推定とは、ある事実から他の事実を推認することです。

刑事裁判でも用いられますが、民事裁判で問題になることが多いため、以下においては民事裁判に関することを記述します。

推定には、大きく分けて、2つあります。
1つ目は、事実上の推定です。
これは、推定が裁判官の自由心証主義の一作用として経験則を適用して行われる場合のことを言います。
例えば、交通事故で、道路のブレーキ痕の長さから急ブレーキを踏む前の自動車のスピードを推認するというのが、事実上の推定です。
あくまで裁判官それぞれの判断であり、必ずしも、ある事実がある場合はこの事実を認定しなければならないということは決まっていません。

2つ目は、法律上の推定です。
これは、推定の際の経験則が法規化され、その規定の適用として推定が行われる場合のことです。
つまり、法律で、ある事実が認められればこの事実を推認するということが規定されているものです。
法律上の推定は、さらに2つの場合に分けられます。

1つは、法律上の事実推定です。これは、「Aという事実があるときはBという事実があるものと推定する」と法律で規定されている場合です。
例えば、民法186条2項において、「前後の両時点において占有をした証拠があるときは、占有は、その間継続したものと推定する。」と規定されているものが法律上の事実推定です。
この規定では、主として、取得時効で問題となりますが、取得時効の場合、20年間占有したことが要件となっているところ、最初の占有とその20年後の占有をした事実が認められれば、その間占有が継続した事実が推認されることになります。
20年間一度も途切れることなく占有が継続したことを立証するのは非常にむずかしいことから、最初と最後の占有の事実を立証すれば、その間継続していたことが推認されることにしたのです。その場合、取得時効を否定したい当事者は、一度途切れた事実を立証できれば、占有が継続したという推定は覆されることになります(途切れたことを立証する必要があり、途切れたかもしれないという程度の証拠では足りません)。このように、立証責任が転換されることになります。

もう1つは、法律上の権利推定です。
「Cという事実があるときはDという権利があるものと推定する」と法律で規定されているものです。 
例えば、民法229条で、「境界線上に設けた境界標、囲障、障壁、溝及び堀は、相隣者の共有に属するものと推定する。
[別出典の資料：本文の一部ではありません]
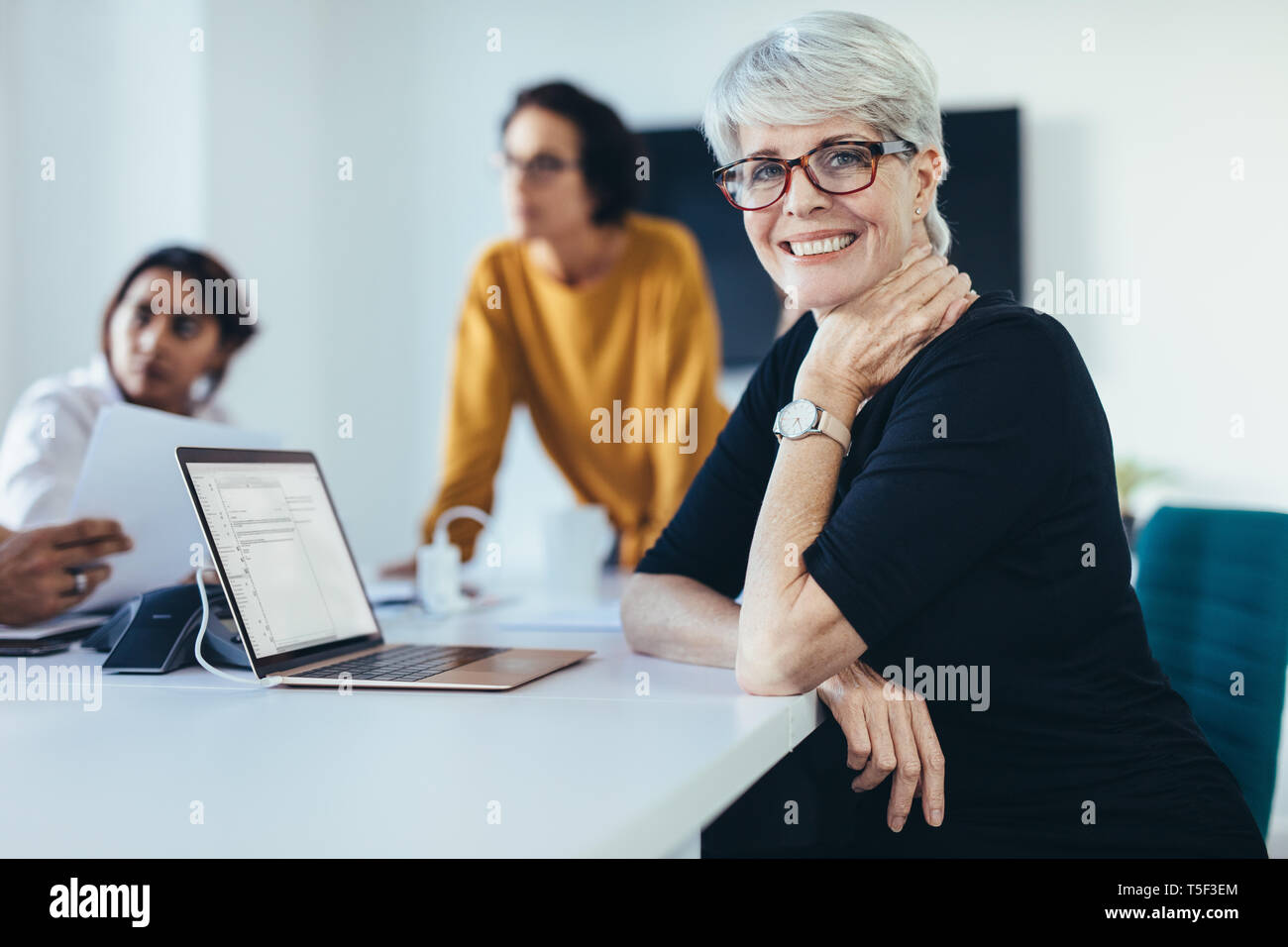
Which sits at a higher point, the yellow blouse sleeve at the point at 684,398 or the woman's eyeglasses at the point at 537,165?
the woman's eyeglasses at the point at 537,165

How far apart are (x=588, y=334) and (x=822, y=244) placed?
59.8 inches

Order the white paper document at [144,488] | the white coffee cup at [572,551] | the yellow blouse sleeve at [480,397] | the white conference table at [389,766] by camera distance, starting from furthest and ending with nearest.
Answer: the yellow blouse sleeve at [480,397]
the white coffee cup at [572,551]
the white paper document at [144,488]
the white conference table at [389,766]

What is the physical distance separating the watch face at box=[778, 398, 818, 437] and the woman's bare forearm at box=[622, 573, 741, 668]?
0.23m

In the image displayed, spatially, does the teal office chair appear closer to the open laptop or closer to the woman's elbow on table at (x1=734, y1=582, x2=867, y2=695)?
Result: the woman's elbow on table at (x1=734, y1=582, x2=867, y2=695)

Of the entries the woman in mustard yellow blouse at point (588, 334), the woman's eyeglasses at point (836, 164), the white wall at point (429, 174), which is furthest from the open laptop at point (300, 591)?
the white wall at point (429, 174)

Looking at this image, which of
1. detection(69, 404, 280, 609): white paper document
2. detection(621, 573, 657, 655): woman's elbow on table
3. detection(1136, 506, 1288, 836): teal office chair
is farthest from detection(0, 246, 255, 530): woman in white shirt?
detection(1136, 506, 1288, 836): teal office chair

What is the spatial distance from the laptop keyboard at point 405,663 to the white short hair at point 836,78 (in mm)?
681

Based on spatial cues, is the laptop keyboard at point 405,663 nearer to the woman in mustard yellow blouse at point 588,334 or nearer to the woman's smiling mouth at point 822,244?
the woman's smiling mouth at point 822,244

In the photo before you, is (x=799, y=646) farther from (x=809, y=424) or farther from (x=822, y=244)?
(x=822, y=244)

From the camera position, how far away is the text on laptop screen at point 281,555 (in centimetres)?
117

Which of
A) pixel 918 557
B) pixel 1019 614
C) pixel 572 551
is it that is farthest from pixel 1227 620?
pixel 572 551

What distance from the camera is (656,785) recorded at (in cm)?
74

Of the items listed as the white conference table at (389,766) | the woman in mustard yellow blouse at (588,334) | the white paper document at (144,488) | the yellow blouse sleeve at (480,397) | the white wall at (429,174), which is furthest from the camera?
the white wall at (429,174)
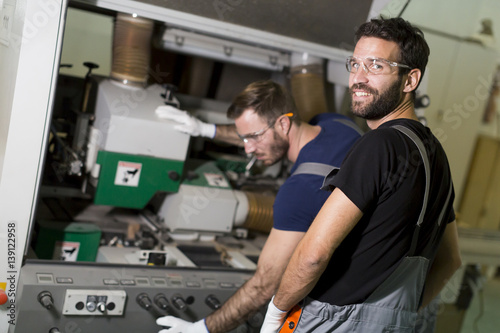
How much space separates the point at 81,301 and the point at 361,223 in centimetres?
104

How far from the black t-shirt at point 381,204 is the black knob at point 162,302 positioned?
658 mm

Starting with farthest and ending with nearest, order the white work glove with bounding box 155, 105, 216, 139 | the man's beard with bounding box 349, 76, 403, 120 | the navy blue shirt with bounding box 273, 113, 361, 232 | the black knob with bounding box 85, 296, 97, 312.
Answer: the white work glove with bounding box 155, 105, 216, 139
the black knob with bounding box 85, 296, 97, 312
the navy blue shirt with bounding box 273, 113, 361, 232
the man's beard with bounding box 349, 76, 403, 120

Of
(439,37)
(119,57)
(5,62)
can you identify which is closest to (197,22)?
(119,57)

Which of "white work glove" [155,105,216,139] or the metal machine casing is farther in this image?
"white work glove" [155,105,216,139]

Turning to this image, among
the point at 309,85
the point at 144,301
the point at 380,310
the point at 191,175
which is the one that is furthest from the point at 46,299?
the point at 309,85

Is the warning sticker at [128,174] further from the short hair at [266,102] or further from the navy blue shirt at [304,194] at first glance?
the navy blue shirt at [304,194]

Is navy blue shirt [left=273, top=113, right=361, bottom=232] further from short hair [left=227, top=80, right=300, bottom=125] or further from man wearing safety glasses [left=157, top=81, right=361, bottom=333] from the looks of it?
short hair [left=227, top=80, right=300, bottom=125]

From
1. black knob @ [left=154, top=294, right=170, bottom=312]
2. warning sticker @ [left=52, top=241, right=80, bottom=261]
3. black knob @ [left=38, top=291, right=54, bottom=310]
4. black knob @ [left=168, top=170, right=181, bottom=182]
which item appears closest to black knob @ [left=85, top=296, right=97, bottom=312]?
black knob @ [left=38, top=291, right=54, bottom=310]

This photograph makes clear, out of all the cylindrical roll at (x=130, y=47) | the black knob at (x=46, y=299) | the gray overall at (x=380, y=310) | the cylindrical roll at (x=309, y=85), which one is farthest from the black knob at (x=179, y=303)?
the cylindrical roll at (x=309, y=85)

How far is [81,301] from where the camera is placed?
1.78 meters

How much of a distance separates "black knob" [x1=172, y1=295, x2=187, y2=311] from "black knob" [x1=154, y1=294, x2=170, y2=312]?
28mm

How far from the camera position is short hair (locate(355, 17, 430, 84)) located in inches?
55.5

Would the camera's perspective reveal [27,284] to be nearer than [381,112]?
No

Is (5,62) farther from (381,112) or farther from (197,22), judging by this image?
(381,112)
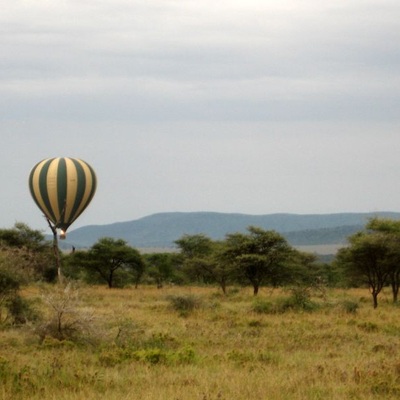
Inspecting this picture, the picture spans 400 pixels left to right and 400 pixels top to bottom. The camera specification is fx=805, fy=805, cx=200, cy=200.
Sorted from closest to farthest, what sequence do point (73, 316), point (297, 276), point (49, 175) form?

」と規定されています。これが法律上の権利推定です。
法律上の事実推定は、推定されるものが事実でしたが、法律上の権利推定は権利そのものが推定されます。
法律上の権利推定も、法律上の事実推定と同様、立証責任が転換されます。したがって、民法229条の共有の推定がなされた場合、これを否定したい当事者は、自分が境界標の全費用を出した事実の証拠を提出するなどして、共有ではないことを立証しなければなりません。

また、法律上「推定」という言葉が用いられている場合で、以上に述べた厳密な意味での推定とは異なるものがありますので、紹介します。

法定証拠法則
 事実認定の際の裁判官の自由心証に対する一応の拘束といわれるものです。
 例としては、民事訴訟法228条4項において、「私文書は、本人又はその代理人の署名又は押印があるときは、真正に成立したものと推定する。」と規定されているものがあります。
 この規定は、事実の推定ではなく、事実を認定するにあたっての証拠の評価に関するものです。

解釈規定
 一定の法律行為に関する当事者の合理的意思を推測して所定の法律効果を付与する法技術と言われます。
 これを覆すには、当該法律効果を発生させない旨の合意の存在を積極的に主張立証しなければなりません。
 例としては、民法420条3項で、「違約金は、賠償額の予定と推定する。」と規定されているものがあります。

暫定真実
 
要件事実の一つから他の要件事実を無条件に推定することにより証明責任を転換するものです。
 例として、民法186条1項が、「占有者は、所有の意思をもって、善意で、平穏に、かつ、公然と占有をするものと推定する。」と規定しています。
 これは取得時効で主として問題になります。